* Excerto do documento:
══════
Existem muitas formas de lidar com os momentos de crise. James Ferraro desapareceu em parte incerta e os americanos Death Cab For Cutie foram-se embora porque, segundo um membro da organização, o palco não reunia todas as condições à hora marcada e o grupo tinha de seguir viagem. Um pouco estranho.

Mas não tem de ser assim. Que o digam os noruegueses Kings Of Convenience. Em 2002 chegaram a um festival de música electrónica no Meco (Optimus.Hype@Meco) e, no meio da parafernália dançante, munidos apenas de duas violas acústicas, puseram toda a gente a ouvi-los e a bater palmas a compasso.

Dez anos depois, e muitas vindas a Portugal pelo meio, aterraram no palco maior do Primavera Sound, munidos das mesmas violas. É verdade que a essa hora a chuva já tinha acalmado, mas o som de um outro palco teimava em intrometer-se no meio da sua música quase silenciosa. Em vez de virarem costas às contrariedades, assumiram-nas e contornaram-nas.

Para quem já os viu inúmeras vezes, como nós, a sua música e atitude não possui o mesmo efeito de encanto. Mas que bom é de ver que, dez anos depois, mantém intacta a vontade de conquistar, fazendo-o com uma graça natural desarmante. E o público rendeu-se-lhes incondicionalmente. Foi deles e dos The xx o – passe a expressão – banho de multidão do terceiro dia.

Inicialmente, fizeram-no apenas à guitarra, com as 20 mil pessoas – antes do som do palco ATP se intrometer – quase silenciosas a ouvir a filigrana folk que partia do palco. “Quase que se pode ouvir o vento nas árvores” dizia alguém. Depois vieram mais três músicos e as canções (de
Failure a Misread) foram desfilando, sem pressas, com o duo a interagir com a assistência e esta a mostrar que sabia muitas das letras de cor.
══════
* Informação extraída:
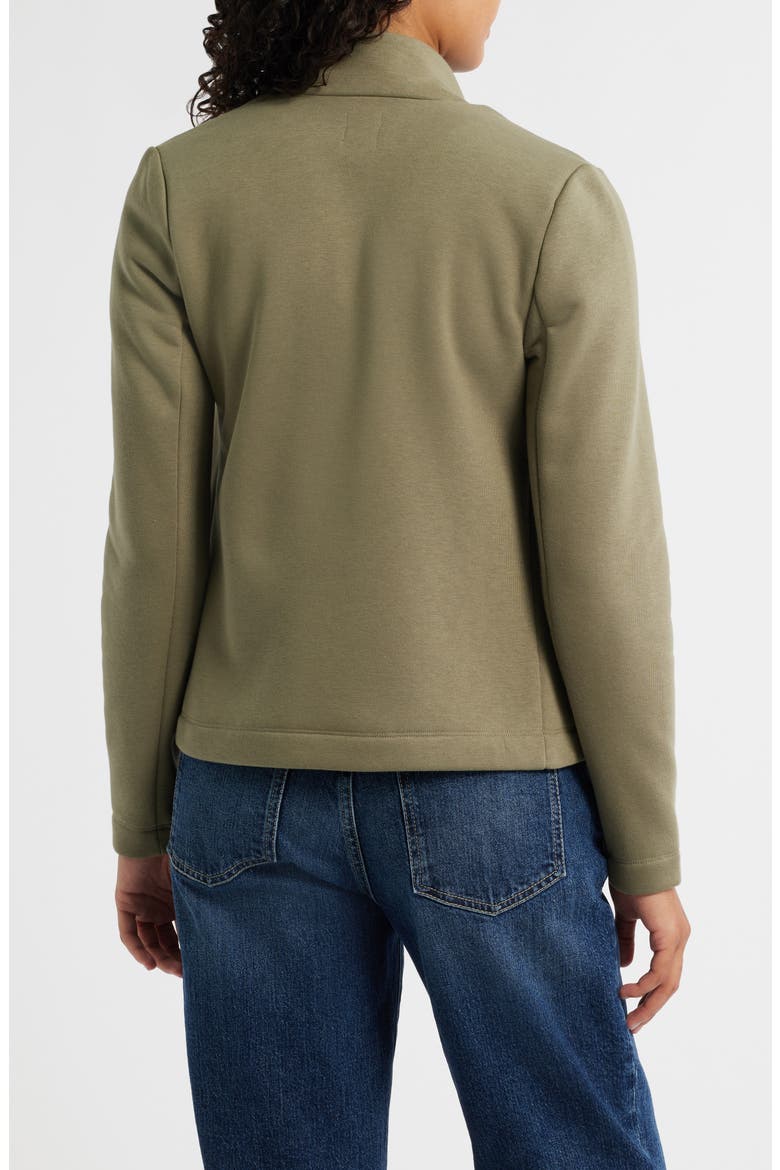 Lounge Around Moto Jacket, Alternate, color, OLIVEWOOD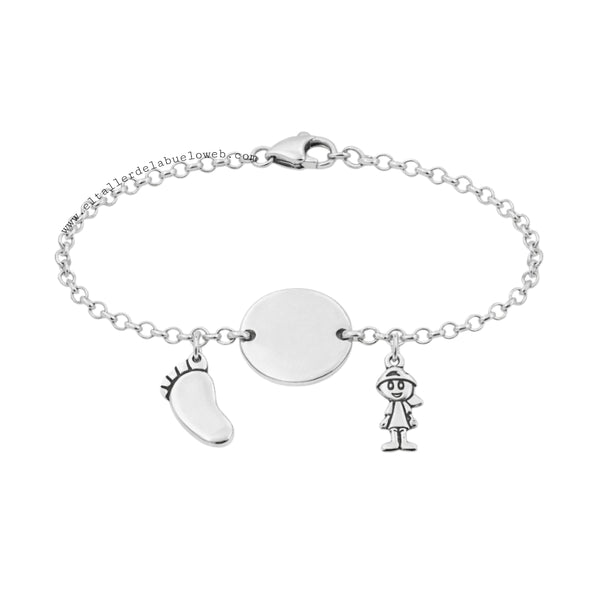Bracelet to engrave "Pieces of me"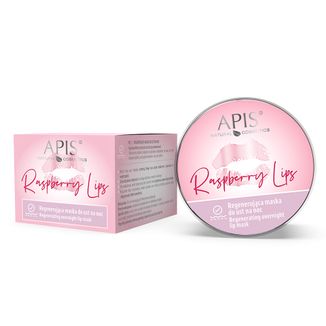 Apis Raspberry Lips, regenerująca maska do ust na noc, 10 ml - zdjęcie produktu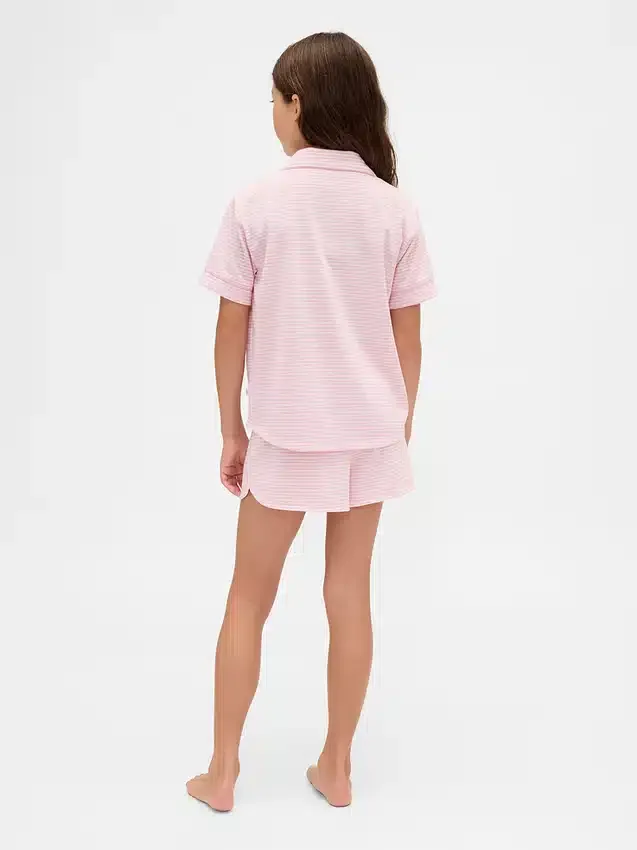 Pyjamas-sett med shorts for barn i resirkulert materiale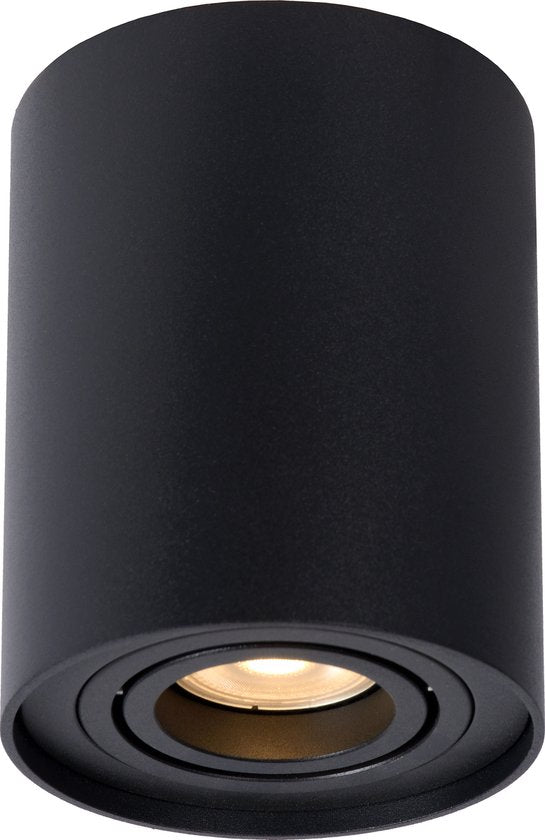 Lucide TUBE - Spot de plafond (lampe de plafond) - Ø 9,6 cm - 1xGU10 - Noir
══════
* Tarefas do exercício:
- a) Na crónica sobre o concerto dos Kings Of Convenience, em que ano o duo atuou no festival Optimus.Hype@Meco?
- b) Repita o trecho da crónica sobre o concerto dos Kings Of Convenience que começa nas palavras "Existem muitas formas" e termina depois de "palmas a compasso.".
- c) Retome a crónica sobre o concerto dos Kings Of Convenience a partir do ponto em que termina.

* Resultados do exercício:
- a) Em 2002.

- b)
Existem muitas formas de lidar com os momentos de crise. James Ferraro desapareceu em parte incerta e os americanos Death Cab For Cutie foram-se embora porque, segundo um membro da organização, o palco não reunia todas as condições à hora marcada e o grupo tinha de seguir viagem. Um pouco estranho.

Mas não tem de ser assim. Que o digam os noruegueses Kings Of Convenience. Em 2002 chegaram a um festival de música electrónica no Meco (Optimus.Hype@Meco) e, no meio da parafernália dançante, munidos apenas de duas violas acústicas, puseram toda a gente a ouvi-los e a bater palmas a compasso.

- c)
Às tantas, Erlend Oye improvisou uma letra, reflectindo porque são um caso de sucesso em Portugal, discorrendo sobre a forma como eles e os portugueses vivem a tristeza e a alegria, numa espécie de melancolia feliz. Talvez seja isso, então. Embora o acto de pensar sobre o assunto já seja parte da explicação.

De tal forma o som do palco ATP era intenso que não resistimos a dar-lhe alguma atenção. E não nos desiludimos, com os Dirty Three, a proporem uma catarse para violino, bateria e baixo, e o líder (o barbudo Warren Ellis, cúmplice de Nick Cave nos Grinderman) com a habitual performance de fisicalidade caótica.

No mesmo palco, depois, surgiram os Forest Swords e os Demdike Stare, duas das propostas mais exploratórias da electrónica narcótica e futurista do Reino Unido. E soube bem. Em particular os primeiros, com um baixista e um programador de sons em sintonia, numa música sombria pós-Burial, que parte de linguagens como o dub e dubstep, sem perder a singularidade.

Indefiníveis são também os The Weeknd, projecto do canadiano Abel Tesfaye, autores daquele que terá sido o melhor concerto da noite. Para quem entra na música do projecto, claro. Porque quem fica à porta, nunca os entenderá. A sua música parece perfeitamente enquadrável, algures entre o R&B, o hip-hop e a electrónica. E no entanto, não o é. Em disco parecem um grupo de laboratório. Em palco, apresentam uma orgânica e um dinamismo surpreendentes, com a voz em falsete de Abel sempre entrecortada por guitarras ruidosas e um balanço rítmico poderoso, com baixo e bateria a procurarem o ângulo inusitado. Nem nós, que gostamos muito da sua música, esperávamos tanto.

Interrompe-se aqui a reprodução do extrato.